What this task involves: In the records below, repeat exactly the lines between the line holding "[camera-trap image, curated labels]" and the line holding "order: Artiodactyla", inclusive, and drop the pictures.

** Opening Data shown block **

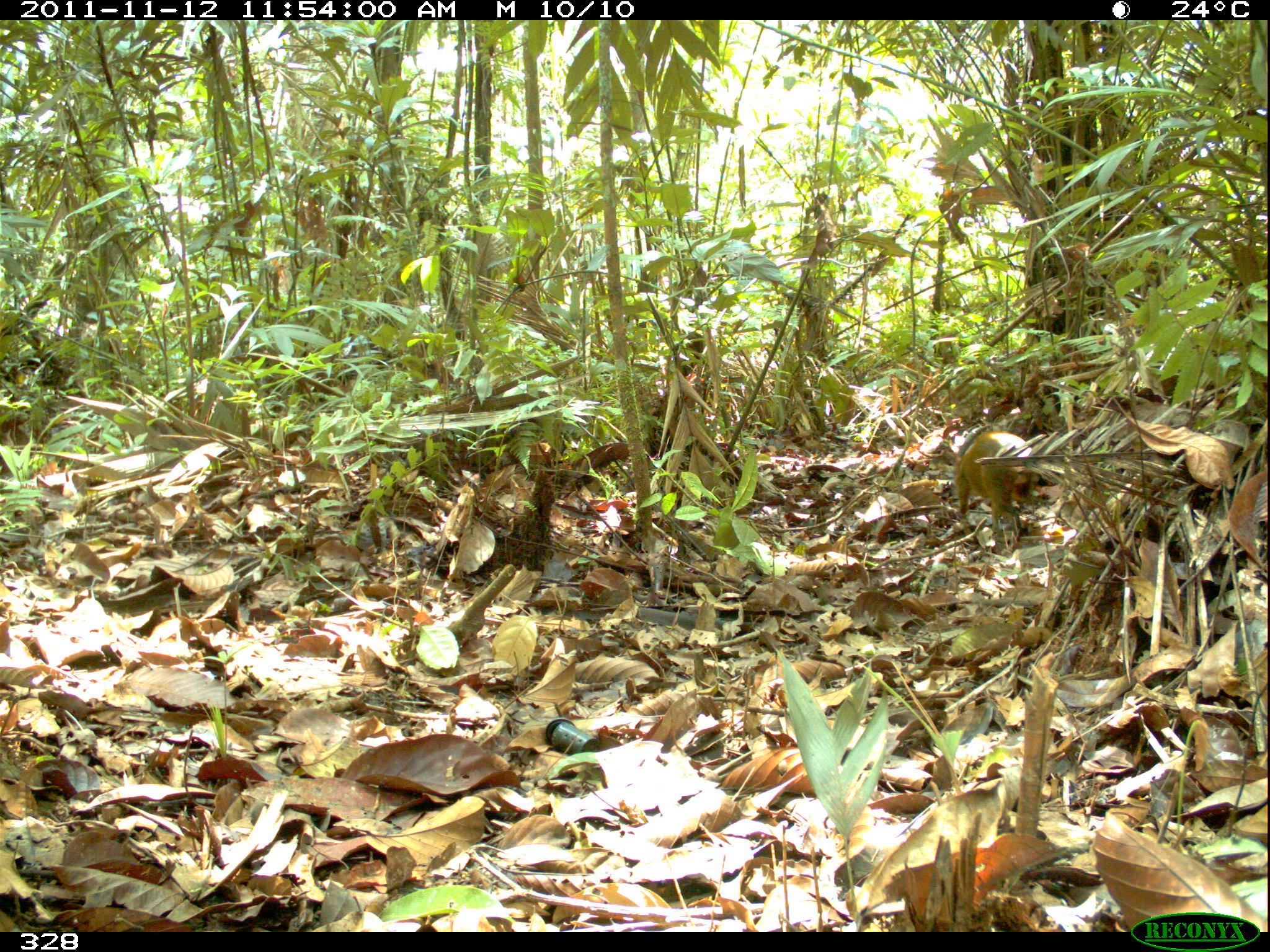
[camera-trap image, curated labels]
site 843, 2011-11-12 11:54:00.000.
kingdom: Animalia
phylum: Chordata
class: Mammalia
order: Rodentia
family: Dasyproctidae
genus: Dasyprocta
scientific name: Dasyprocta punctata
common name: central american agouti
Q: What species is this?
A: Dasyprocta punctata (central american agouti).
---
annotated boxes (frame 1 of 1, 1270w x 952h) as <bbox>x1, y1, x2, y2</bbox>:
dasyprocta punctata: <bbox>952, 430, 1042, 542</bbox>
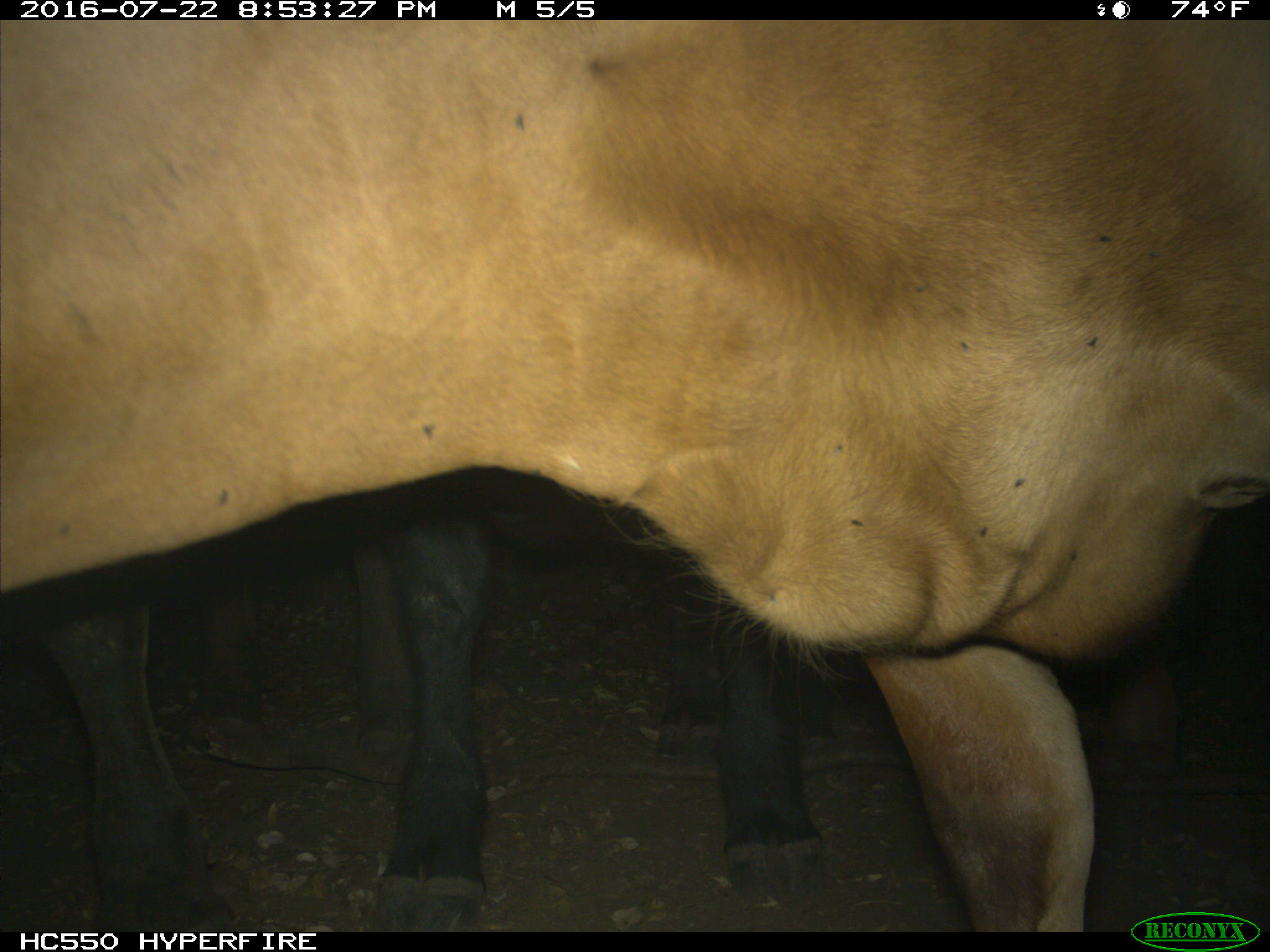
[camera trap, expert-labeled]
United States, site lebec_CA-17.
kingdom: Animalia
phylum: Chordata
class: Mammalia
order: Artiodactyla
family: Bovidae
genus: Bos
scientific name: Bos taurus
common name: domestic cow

** Closing Data shown block **
** Opening Data shown block **

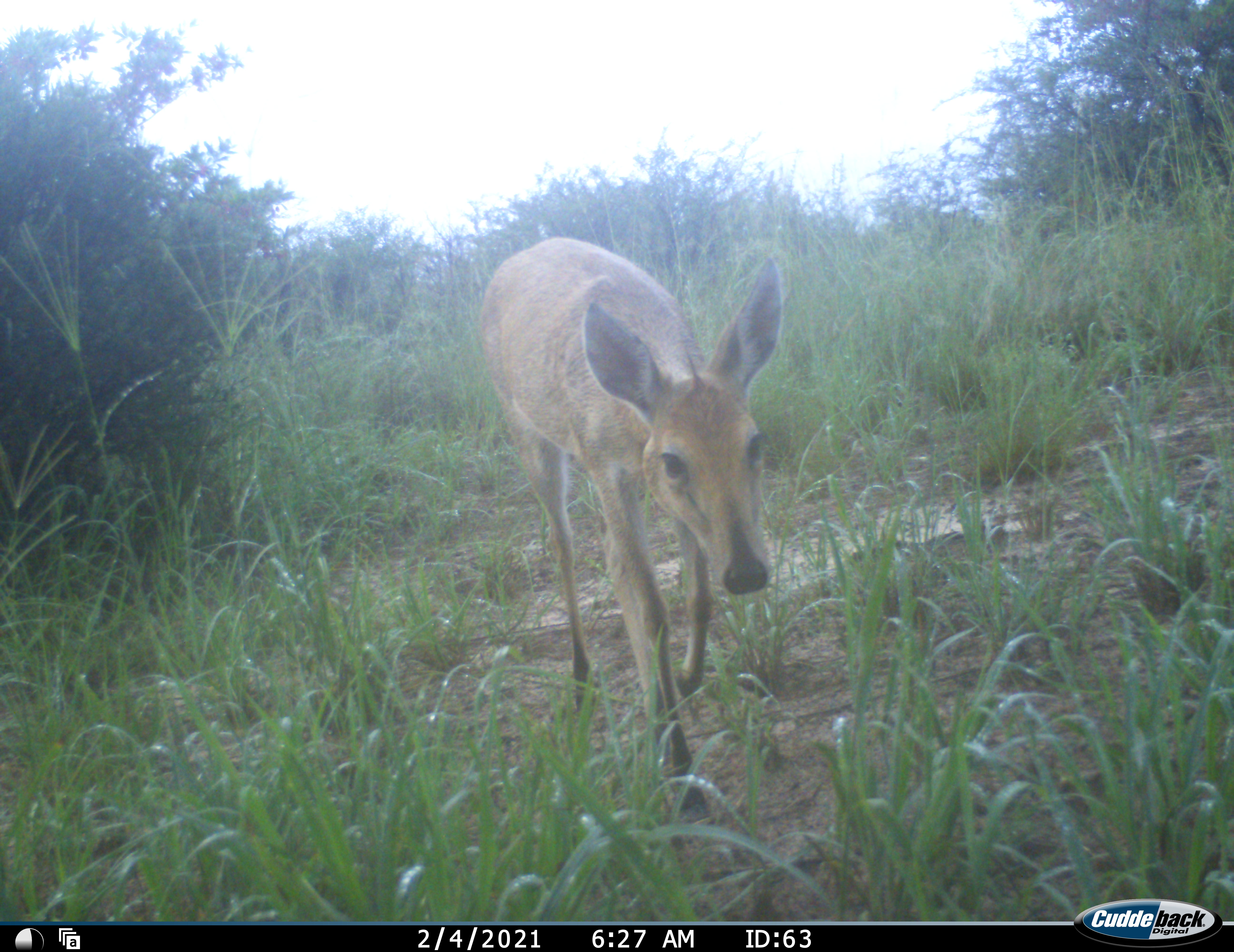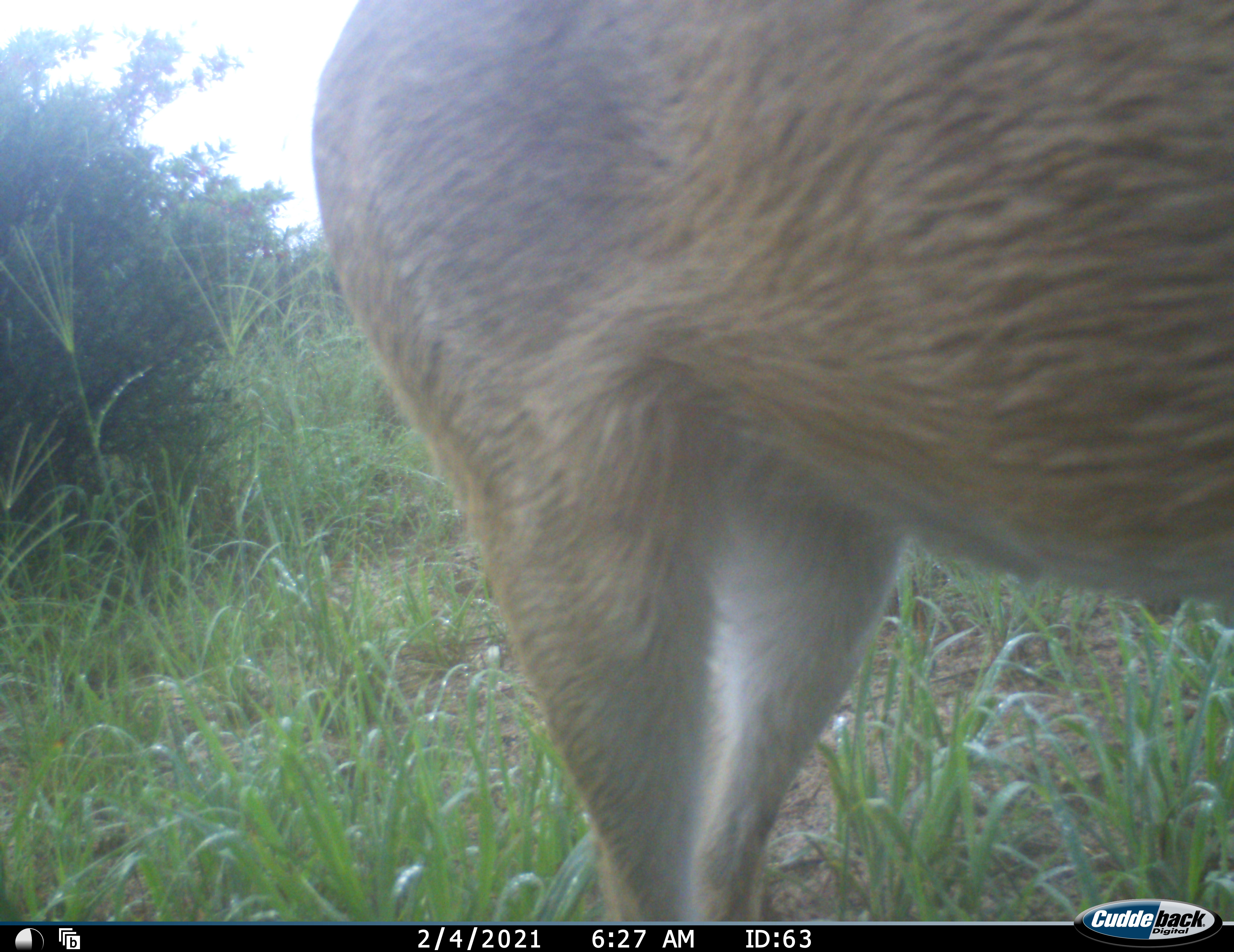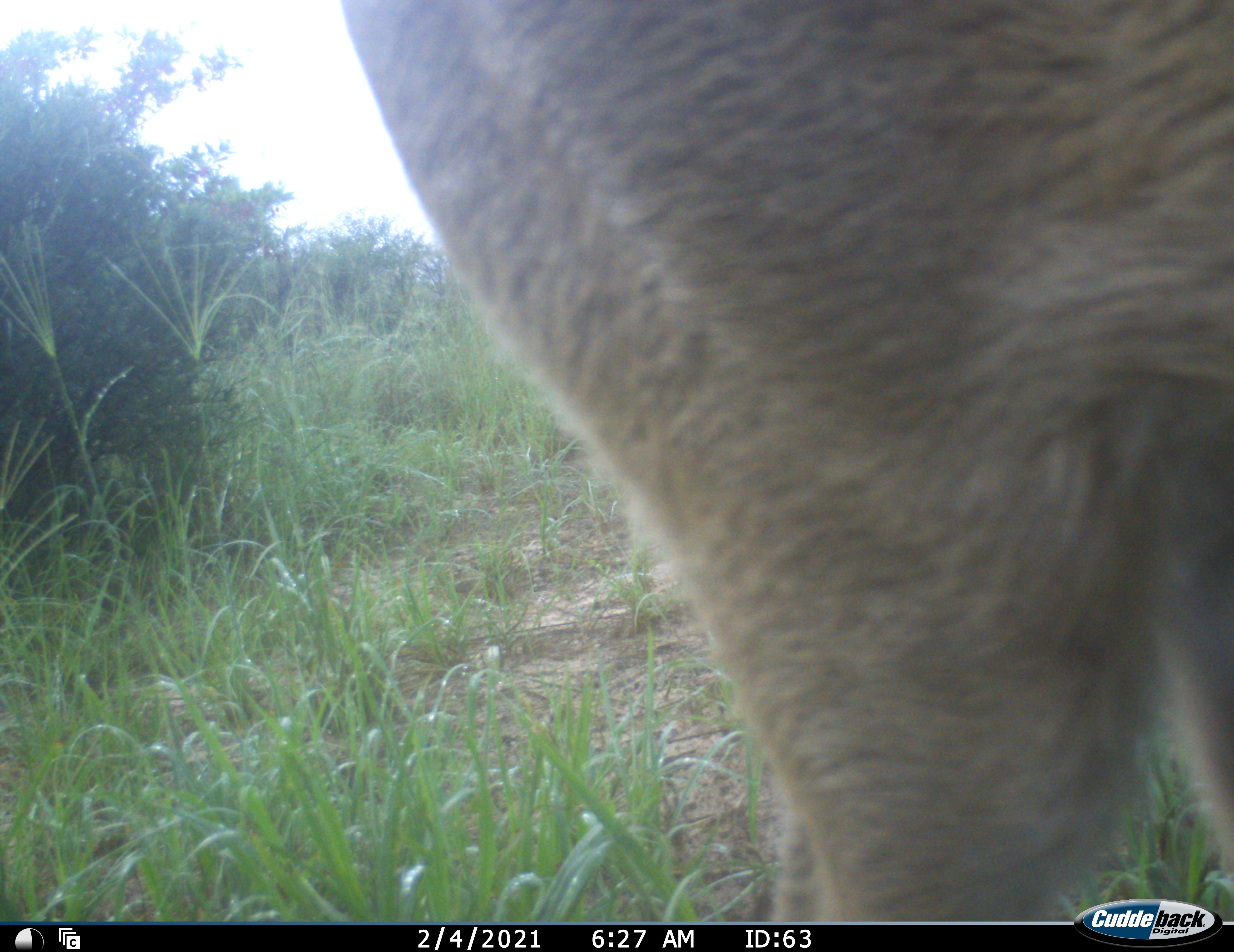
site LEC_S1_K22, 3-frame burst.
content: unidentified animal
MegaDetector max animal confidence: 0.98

** Closing Data shown block **

Expected output:
[camera-trap image, curated labels]
site 843, 2011-11-12 11:54:00.000.
kingdom: Animalia
phylum: Chordata
class: Mammalia
order: Rodentia
family: Dasyproctidae
genus: Dasyprocta
scientific name: Dasyprocta punctata
common name: central american agouti
Q: What species is this?
A: Dasyprocta punctata (central american agouti).
---
annotated boxes (frame 1 of 1, 1270w x 952h) as <bbox>x1, y1, x2, y2</bbox>:
dasyprocta punctata: <bbox>952, 430, 1042, 542</bbox>
[camera trap, expert-labeled]
United States, site lebec_CA-17.
kingdom: Animalia
phylum: Chordata
class: Mammalia
order: Artiodactyla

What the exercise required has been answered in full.